Tristissimo che la comunicazione sia ruotata tutta attorno alla questione della proto-pizza, quando si tratta a mio modesto - e da non studioso - parere di un ritrovamento straordinario sia per il suo stato di conservazione, che per quello che può raccontarci sulle usanze dell’epoca. La cartella stampa di Pompei ci racconta infatti che si tratta di una xenia, ovvero un’immagine dei doni ospitali di origine ellenica, di cui si hanno almeno 300 raffigurazioni provenienti dalle città vesuviane.
Gino Sorbillo che prima viene interpellato sulla questione, e poi come al solito cavalca l’onda e ricrea la pizza invitando addirittura Zuchtriegel a farla con lui, è quella certezza di cui hai bisogno nella vita: se si parla di pizza, lui ci dev’essere! (e a dirla tutta, non è neanche l’unico ad aver fatto la pensata).
In tutto questo, l’articolo più interessante che ho letto è quello dell’archeologa e food writer Farrel Monaco, che ci spiega l’importanza di questo affresco: ci permette infatti di collocare un’abitudine greca - descritta anche nell’Eneide - all’interno del mondo romano. Quella di utilizzare queste sorte di “ciotole di impasto” per contenere altro cibo da offrire agli ospiti. Si tratta infatti di focacce dal bordo molto rialzato, in cui si raccoglieva generalmente un coulis di frutta: i greci le chiamavano nastos, i romani adorea (adoreum al singolare). Una focaccia dall’aspetto simile è presente in un altro affresco di Pompei, e sue versioni in terracotta sono presenti nel museo di Paestum.
LA PIZZA FA NOTIZIA
Selezione di news sulla pizza dall’Italia e dal mondo
L’offerta del Museo Ferroviario di Pietrarsa si arricchisce con l’inserimento di una pizzeria curata da Ciro Coccia. La pizzeria è aperta solo su prenotazione su due turni, dal giovedì alla domenica. La prenotazione dà accesso al museo, aperto giovedì e domenica fino a mezzanotte, e venerdì e sabato fino a l’una. Per chi non lo sapesse, il Museo di Pietrarsa si trova all’estrema periferia orientale di Napoli all’incrocio con Portici e San Giorgio a Cremano, ed è tra i musei ferroviari più importanti d’Europa. Racconta la storia (e il declino) delle officine Borboniche che per tanto tempo furono all’avanguardia nella produzione di locomotive, e ospita esemplari originali di tutti i treni che hanno attraversato l’Italia in oltre un secolo e mezzo di storia.

> [ATTIVITÀ DA SVOLGERE]: Ricopia senza alcuna modifica il passo del blocco di testo che va da "In tutto questo, l’articolo" fino a "museo di Paestum.".

> [DATI FORNITI]:
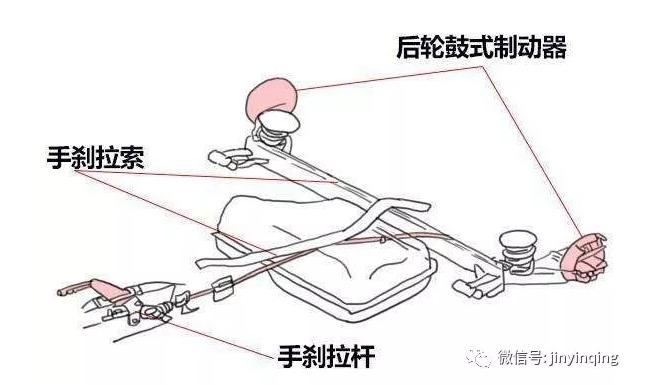 后轮鼓式制动器

手刹拉索

手刹拉杆

微信号: jinyinqing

> [SOLUZIONE SCRITTA]:
In tutto questo, l’articolo più interessante che ho letto è quello dell’archeologa e food writer Farrel Monaco, che ci spiega l’importanza di questo affresco: ci permette infatti di collocare un’abitudine greca - descritta anche nell’Eneide - all’interno del mondo romano. Quella di utilizzare queste sorte di “ciotole di impasto” per contenere altro cibo da offrire agli ospiti. Si tratta infatti di focacce dal bordo molto rialzato, in cui si raccoglieva generalmente un coulis di frutta: i greci le chiamavano nastos, i romani adorea (adoreum al singolare). Una focaccia dall’aspetto simile è presente in un altro affresco di Pompei, e sue versioni in terracotta sono presenti nel museo di Paestum.